Another museum -Museum of Women’s Emancipation at the Novodevichy Convent, within the Kremlin became a part of the State Historical Museum in 1934. In 1943 the Museum of Woman’s Emancipation was closed and turned into apartments that different people have lived in over the years. Now nuns for the church live in them.
A glance at the collection
Museum’s collections are stored in 40 rooms that are housed on two floors of the building. Each room has been dedicated to a particular era in history and the corresponding exhibits are displayed. For example, room number 1 contains items from the early Paleolithic Age, which dates back to as early as 2.5 million years to more recent 12,000 years ago. Room number 37 exhibits about the epoch of reforms that Russia had undergone in the early 1860 to 1880.

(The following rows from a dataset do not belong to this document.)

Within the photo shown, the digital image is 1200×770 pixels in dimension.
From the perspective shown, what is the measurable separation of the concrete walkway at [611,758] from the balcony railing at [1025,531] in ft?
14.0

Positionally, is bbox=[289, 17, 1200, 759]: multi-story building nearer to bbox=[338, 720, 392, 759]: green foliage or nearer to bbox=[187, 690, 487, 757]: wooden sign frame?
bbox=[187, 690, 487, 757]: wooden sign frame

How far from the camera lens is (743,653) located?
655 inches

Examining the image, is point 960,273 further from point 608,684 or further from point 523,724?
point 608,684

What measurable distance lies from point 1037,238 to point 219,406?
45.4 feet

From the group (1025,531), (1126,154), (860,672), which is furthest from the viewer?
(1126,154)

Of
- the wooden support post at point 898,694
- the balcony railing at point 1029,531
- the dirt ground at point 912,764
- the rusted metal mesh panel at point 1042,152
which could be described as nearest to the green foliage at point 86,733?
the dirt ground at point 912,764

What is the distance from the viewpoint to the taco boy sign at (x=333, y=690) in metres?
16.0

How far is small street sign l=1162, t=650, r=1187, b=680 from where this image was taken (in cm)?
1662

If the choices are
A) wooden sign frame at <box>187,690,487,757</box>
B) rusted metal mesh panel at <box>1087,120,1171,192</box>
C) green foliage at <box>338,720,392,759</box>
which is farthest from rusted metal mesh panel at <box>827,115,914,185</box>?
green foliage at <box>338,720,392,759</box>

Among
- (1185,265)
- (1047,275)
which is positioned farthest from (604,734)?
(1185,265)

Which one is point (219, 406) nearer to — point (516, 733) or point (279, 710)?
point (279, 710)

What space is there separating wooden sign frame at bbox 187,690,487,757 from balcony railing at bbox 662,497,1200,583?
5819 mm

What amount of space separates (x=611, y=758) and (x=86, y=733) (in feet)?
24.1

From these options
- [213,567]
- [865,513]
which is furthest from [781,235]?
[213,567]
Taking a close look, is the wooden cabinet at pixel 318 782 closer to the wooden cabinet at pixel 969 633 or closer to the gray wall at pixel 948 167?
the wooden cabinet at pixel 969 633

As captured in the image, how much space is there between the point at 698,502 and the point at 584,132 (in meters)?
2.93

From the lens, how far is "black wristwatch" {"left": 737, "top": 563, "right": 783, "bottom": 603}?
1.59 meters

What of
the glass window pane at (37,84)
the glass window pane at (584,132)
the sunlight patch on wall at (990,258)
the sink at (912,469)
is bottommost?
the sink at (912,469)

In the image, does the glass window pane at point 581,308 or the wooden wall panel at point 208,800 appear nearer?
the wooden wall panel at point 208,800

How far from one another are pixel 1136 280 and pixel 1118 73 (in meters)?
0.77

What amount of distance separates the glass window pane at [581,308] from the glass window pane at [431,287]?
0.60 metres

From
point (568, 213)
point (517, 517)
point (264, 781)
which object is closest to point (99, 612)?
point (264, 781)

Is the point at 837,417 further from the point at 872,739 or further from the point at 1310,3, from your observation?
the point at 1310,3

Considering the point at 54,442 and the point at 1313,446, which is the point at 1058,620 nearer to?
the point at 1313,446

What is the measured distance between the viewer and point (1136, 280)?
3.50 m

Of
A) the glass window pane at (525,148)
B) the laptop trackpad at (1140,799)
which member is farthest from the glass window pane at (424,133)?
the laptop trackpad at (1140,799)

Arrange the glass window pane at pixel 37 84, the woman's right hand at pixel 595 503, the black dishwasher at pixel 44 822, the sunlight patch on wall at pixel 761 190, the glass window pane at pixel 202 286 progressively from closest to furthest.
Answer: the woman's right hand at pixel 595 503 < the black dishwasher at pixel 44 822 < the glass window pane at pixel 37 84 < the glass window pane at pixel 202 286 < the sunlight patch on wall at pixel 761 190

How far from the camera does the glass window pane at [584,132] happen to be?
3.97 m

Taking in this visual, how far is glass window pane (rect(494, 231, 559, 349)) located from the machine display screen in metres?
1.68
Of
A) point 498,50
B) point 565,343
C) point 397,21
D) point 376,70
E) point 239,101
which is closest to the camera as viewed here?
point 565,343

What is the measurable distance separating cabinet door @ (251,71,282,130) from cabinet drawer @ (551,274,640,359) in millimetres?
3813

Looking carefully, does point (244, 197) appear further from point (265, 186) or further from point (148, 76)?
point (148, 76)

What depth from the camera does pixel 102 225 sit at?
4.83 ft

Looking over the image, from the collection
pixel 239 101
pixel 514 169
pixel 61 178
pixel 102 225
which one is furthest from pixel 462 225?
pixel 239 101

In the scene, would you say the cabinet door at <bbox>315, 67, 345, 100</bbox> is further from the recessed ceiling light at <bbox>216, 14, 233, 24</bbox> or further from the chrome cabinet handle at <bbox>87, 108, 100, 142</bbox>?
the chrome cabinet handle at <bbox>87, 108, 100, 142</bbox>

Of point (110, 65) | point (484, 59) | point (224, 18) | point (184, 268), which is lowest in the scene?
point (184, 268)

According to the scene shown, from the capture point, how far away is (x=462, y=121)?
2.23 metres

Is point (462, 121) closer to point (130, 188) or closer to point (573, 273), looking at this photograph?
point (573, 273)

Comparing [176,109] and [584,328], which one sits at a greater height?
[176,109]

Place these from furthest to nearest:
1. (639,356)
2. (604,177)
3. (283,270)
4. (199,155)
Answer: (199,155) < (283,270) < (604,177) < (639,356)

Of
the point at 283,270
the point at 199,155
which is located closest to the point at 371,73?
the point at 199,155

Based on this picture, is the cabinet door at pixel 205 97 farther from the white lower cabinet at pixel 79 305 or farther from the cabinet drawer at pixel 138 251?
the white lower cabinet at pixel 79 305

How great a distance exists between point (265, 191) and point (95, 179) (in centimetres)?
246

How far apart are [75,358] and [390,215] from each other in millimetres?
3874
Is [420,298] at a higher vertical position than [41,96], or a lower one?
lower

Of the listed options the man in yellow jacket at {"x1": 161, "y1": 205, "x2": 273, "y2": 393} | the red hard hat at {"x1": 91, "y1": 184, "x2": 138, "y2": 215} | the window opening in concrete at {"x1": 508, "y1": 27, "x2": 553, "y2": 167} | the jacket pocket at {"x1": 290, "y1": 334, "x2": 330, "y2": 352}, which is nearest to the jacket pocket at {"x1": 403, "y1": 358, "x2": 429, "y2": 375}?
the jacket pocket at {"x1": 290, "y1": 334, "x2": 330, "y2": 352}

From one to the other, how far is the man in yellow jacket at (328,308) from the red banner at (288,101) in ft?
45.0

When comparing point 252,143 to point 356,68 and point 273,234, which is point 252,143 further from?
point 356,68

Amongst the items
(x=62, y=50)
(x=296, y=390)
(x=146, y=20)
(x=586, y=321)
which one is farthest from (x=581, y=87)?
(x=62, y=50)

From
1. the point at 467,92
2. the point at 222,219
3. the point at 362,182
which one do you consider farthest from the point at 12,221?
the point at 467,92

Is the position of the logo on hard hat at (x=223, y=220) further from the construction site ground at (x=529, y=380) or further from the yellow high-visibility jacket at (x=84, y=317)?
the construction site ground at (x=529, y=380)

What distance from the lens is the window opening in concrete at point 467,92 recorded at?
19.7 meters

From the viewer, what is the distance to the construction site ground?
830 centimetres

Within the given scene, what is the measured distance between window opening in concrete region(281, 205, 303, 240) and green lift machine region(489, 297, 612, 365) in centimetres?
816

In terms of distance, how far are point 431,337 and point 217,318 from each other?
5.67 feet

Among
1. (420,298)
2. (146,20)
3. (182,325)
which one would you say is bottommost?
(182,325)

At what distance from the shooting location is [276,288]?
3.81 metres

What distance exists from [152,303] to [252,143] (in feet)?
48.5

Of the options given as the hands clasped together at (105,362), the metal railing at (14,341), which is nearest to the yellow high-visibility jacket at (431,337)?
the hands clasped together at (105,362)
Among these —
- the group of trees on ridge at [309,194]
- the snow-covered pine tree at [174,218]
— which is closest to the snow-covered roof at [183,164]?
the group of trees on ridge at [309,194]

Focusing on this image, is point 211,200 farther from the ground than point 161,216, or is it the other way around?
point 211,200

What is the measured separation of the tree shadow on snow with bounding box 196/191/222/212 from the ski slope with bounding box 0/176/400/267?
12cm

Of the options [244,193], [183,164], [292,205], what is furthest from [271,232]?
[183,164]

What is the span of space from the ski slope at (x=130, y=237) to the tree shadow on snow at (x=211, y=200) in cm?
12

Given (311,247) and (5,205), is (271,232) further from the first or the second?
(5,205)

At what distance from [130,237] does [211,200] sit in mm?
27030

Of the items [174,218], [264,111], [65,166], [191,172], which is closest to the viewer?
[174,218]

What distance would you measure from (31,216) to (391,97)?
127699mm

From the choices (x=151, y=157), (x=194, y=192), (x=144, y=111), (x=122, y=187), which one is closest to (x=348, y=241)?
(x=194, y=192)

The exhibits have been divided into two sections with the first floor ( Room 1- 21) housing artifacts and documents that are dated from the primitive times of human civilization, up to the 17th century which tell about the phase of reforms that Russia had undergone through. Second floor holds items that are a part of the more recent history (17th – 20th century).
Some notable items in the museum’s collection include Russian folk ceramics, gold artifacts of Scythians, longboat excavated from the banks of the river Volga. Museum’s library has a collection of manuscripts Halych Gospel (created 1144 CE), Mstislav Gospel (created 1117 CE) and Chludov Psalter(created in the 860s CE). It has the largest collection of coins in Russia, having around 1.7 million coins.
The museum was founded in 1872 by Ivan Zabelin, Aleksey Uvarov and few other Slavophiles, who had an urge to promote and preserve Russian history. There was a prolonged competition which was held to decide about the design of the museum. It was Vladimir Sherwood who was handed over the job of constructing the building. Vladimir’s idea about the structure of the museum was based on neo-Russian design of 1875 to 1881.
The first 11 rooms were opened in the year 1883 during a visit by the Tsar and his wife to mark Alexander III’s coronation. For the period between 1894 – 1917, the museum was renamed the Tsar Alexander III Imperial Museum in Tsar’s honor. During the Soviet period the structure of the museum was labelled gaudy and modifications were made with plaster, to the original design. In the recent past, for the period 1986 – 1997 the museum went through a painstaking process of restoration to its original appearance.
Misc Important Facts
- It is highly recommended that you get the personal audio guide unless you can read Russian. Most exhibits only have written descriptions in Russian. Unfortunately even the audio guide doesn’t work for a large portion of the exhibits. The Google translate app does work on most of the descriptions.
- Before the museum was founded, it was a Principal Medicine Store which was built by order of Peter the Great.
- A portion of the building also used to house the Moscow State University.
- There is a small restaurant and a cafe inside the State Historical Museum, which is located near the cloak room.
- These eateries were constructed to commemorate Peter the Great, who used to stay at the small inn that used to be there before the eateries came up.
- The museum offers free entry to families with children on the last Sunday of each month.
- Most of the signs on the walls and exhibits inside the museum are still in Russian and have not been translated.
- When the museum was founded large donations and valuables came from merchants and rich businessmen.
- Out of the million people who visit the museum annually, over 50% are under the age of 18.